Saved data entries
-*-*-
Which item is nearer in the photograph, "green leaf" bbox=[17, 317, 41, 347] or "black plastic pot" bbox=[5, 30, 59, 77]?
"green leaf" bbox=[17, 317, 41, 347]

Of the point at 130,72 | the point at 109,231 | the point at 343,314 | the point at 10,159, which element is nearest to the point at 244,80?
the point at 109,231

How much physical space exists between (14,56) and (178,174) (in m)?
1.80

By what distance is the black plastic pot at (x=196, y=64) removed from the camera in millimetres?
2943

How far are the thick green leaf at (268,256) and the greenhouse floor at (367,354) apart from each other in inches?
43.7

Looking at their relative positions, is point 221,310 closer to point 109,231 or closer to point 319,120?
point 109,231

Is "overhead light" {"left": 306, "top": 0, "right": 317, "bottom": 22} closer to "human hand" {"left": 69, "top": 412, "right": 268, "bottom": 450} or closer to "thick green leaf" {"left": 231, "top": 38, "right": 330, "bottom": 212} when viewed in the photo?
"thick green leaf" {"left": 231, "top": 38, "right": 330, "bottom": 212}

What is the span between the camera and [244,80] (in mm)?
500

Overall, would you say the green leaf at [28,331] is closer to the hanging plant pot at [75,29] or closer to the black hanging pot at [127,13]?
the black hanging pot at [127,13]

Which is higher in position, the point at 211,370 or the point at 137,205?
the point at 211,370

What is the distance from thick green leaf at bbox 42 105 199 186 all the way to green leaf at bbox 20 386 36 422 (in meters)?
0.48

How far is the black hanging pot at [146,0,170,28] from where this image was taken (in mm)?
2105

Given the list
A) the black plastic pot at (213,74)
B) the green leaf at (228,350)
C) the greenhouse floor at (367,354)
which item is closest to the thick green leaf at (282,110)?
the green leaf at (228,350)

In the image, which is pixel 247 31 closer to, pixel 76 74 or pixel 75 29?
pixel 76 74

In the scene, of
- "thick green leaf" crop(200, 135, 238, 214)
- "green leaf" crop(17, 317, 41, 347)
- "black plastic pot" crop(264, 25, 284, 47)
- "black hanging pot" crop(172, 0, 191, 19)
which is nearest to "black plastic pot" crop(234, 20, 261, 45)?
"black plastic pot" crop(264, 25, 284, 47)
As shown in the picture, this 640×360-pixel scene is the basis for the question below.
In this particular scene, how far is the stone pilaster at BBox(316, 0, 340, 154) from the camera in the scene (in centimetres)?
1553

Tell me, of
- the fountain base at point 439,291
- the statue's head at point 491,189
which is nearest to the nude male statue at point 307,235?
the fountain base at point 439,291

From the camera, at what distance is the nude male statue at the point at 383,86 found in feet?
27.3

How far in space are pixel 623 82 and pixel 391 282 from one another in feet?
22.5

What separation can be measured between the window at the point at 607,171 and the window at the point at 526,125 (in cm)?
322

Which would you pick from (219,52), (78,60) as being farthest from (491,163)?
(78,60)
-*-*-
THE REQUEST: Copy the material word for word, from the line containing "Given the list" through the final line, and include both of those lines.

SOLVED PROBLEM:
Given the list
A) the black plastic pot at (213,74)
B) the green leaf at (228,350)
C) the greenhouse floor at (367,354)
which item is closest to the thick green leaf at (282,110)?
the green leaf at (228,350)

In the image, which is pixel 247 31 closer to, pixel 76 74 or pixel 75 29?
pixel 76 74

In the scene, of
- "thick green leaf" crop(200, 135, 238, 214)
- "green leaf" crop(17, 317, 41, 347)
- "black plastic pot" crop(264, 25, 284, 47)
- "black hanging pot" crop(172, 0, 191, 19)
which is nearest to "black plastic pot" crop(234, 20, 261, 45)?
"black plastic pot" crop(264, 25, 284, 47)
As shown in the picture, this 640×360-pixel scene is the basis for the question below.
In this particular scene, how far is the stone pilaster at BBox(316, 0, 340, 154) from the camera in the scene (in centimetres)?
1553

Tell me, of
- the fountain base at point 439,291
- the statue's head at point 491,189
which is nearest to the nude male statue at point 307,235?
the fountain base at point 439,291

From the camera, at what distance is the nude male statue at the point at 383,86 found in feet?
27.3

How far in space are pixel 623 82 and pixel 391 282 from one another in feet?
22.5

What separation can be measured between the window at the point at 607,171 and the window at the point at 526,125 (in cm)?
322

Which would you pick from (219,52), (78,60) as being farthest from (491,163)?
(78,60)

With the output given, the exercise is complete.